Example 5. The process for the preparation of a BACA copolymer with vinyl acetate (BA) is carried out according to the following formulation, May. including:

N-Vinyl succinimide 5, o Vinyl acetate 5,0

Azoisobutyric acid dinitrile .020 5 Dimethyl sulfoxide. 90 A 5% aqueous solution of caustic soda 85 The process is carried out in analogy with example 1, but during the copolymerization, a solution of monomers in 90 ml of DISO is used, the copolymerization takes 3 hours, and then a solution of caustic soda is introduced into the copolymer solution, the duration of the hydrolysis is 2 h. The yield of the BACK – VC copolymer is 65%.

Examples 6-8 are wires that are negative for proving the required process parameters. 0 Example 6. The stage of obtaining the PVS is performed in the same way as in Example -1, but with a concentration of CSI and DMSO 4, O-mol / L.

As a result of the polymerization, a swollen PVSI gel is formed which is insoluble in organic solvents, with limited applications.

Example 7. The step of preparing the PVSI is carried out analogously to Example 1, Q, but with a HSI concentration in DMSO of 0.20 mol / L.

The polymerization proceeds slowly and the conversion over 76 hours is 76%.

Example 8. The stage of hydrolysis of PVSI is carried out analogously to example 1 /

5 but with a caustic soda concentration of 5%. After 10 minutes, the product darkens, data analysis shows the presence of amino groups in the copolymer.

As a result of the implementation of the proposed method of obtaining (CO) B.NAK copolymer, the corresponding products were obtained in high yield, displacing a practically 100% degree of conversion of the VSI units to acidic 5 groups.

When implementing the method, significantly / fewer organic solvents are consumed and a small amount of waste is generated.
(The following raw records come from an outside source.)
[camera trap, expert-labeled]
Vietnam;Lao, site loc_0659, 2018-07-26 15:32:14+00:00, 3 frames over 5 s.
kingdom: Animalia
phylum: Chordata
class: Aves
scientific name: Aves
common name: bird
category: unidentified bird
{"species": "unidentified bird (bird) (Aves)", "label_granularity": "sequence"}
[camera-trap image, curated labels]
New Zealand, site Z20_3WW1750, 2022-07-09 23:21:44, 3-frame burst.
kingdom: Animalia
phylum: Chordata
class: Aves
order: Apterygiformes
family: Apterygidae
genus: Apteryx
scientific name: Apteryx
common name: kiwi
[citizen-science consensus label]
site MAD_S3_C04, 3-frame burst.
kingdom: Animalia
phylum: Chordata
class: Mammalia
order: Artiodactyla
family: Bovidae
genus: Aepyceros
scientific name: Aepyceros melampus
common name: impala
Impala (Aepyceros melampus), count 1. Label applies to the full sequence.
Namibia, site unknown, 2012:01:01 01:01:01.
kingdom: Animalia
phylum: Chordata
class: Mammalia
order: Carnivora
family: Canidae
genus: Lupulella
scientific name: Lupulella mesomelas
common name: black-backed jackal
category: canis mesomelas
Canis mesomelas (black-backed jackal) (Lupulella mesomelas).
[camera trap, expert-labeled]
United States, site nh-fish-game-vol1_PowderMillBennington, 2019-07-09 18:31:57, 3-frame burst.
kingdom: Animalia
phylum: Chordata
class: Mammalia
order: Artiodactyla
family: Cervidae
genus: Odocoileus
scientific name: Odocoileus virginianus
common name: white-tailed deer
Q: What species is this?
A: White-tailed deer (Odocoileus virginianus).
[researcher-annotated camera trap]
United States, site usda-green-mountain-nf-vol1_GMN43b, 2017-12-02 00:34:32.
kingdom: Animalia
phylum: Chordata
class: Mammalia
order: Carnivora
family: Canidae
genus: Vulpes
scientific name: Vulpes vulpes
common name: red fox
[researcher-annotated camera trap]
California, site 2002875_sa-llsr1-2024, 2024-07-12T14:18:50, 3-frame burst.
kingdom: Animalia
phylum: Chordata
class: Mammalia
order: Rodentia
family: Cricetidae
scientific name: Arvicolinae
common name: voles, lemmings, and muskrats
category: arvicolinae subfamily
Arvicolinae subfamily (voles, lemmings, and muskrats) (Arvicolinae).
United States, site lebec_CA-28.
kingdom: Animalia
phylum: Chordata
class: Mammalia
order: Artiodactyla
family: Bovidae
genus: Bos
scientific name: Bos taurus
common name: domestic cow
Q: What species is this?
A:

A comparative analysis of the known methods for producing (co) polymers: WACA and the proposed one shows the presence of advantages, c. polymerisation stages are higher process speed, less solvent consumption,. since the process is carried out in more concentrated pacTBOpcix. In addition, the introduction of chain carriers is not required; simultaneous loading of monomers is possible at. copolymerisation. The hydrolysis step can be carried out - isolation bases and. pre-purification of (CO) -polymers from the impurities of the reaction medium and without heating (at room temperature).

Claims (2)

1.Nikolaev A.F. et al. Preparation and properties of plly-N -vinylsuccionic acid. - High-molecular compounds, 1964, vol. 6, no. 2, p. 292-296. 2.Nikolaev A.F. and other. Viscometric study of aqueous solutions of a copolymer of vinyl alcohol and N-vinyl amide of ntadic acid. 5 Lime universities. Chemistry and Chemical Technology, 1973, Vol. 16, O 11, with. 1732-1735 (prototype).